---------- PROVIDED DATA ----------

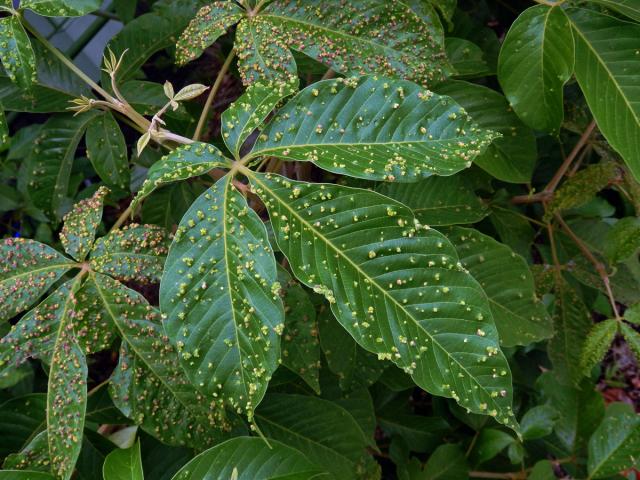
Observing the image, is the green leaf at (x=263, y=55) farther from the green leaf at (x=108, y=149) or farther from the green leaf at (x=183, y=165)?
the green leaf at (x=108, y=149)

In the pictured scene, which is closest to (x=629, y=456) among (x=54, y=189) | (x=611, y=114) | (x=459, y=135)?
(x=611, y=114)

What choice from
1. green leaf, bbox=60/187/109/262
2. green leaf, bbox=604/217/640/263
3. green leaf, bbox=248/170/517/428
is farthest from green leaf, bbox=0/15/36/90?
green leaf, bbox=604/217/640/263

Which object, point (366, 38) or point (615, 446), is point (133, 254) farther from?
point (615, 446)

----------
---------- PROVIDED DATA ----------

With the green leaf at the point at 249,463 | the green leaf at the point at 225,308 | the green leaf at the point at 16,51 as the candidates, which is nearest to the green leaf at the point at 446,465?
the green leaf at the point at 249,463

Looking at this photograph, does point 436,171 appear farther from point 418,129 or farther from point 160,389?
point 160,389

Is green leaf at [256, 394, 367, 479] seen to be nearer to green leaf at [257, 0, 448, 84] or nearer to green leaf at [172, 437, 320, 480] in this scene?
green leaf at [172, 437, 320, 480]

----------

AIM
Extract every line of the records above that contains the word "this", treating uppercase and lowercase letters as distinct.

WORKED ANSWER
Looking at this photograph, does point 436,171 appear farther from point 418,129 or farther from point 160,389?
Is green leaf at [256, 394, 367, 479] seen to be nearer to green leaf at [257, 0, 448, 84] or nearer to green leaf at [172, 437, 320, 480] in this scene?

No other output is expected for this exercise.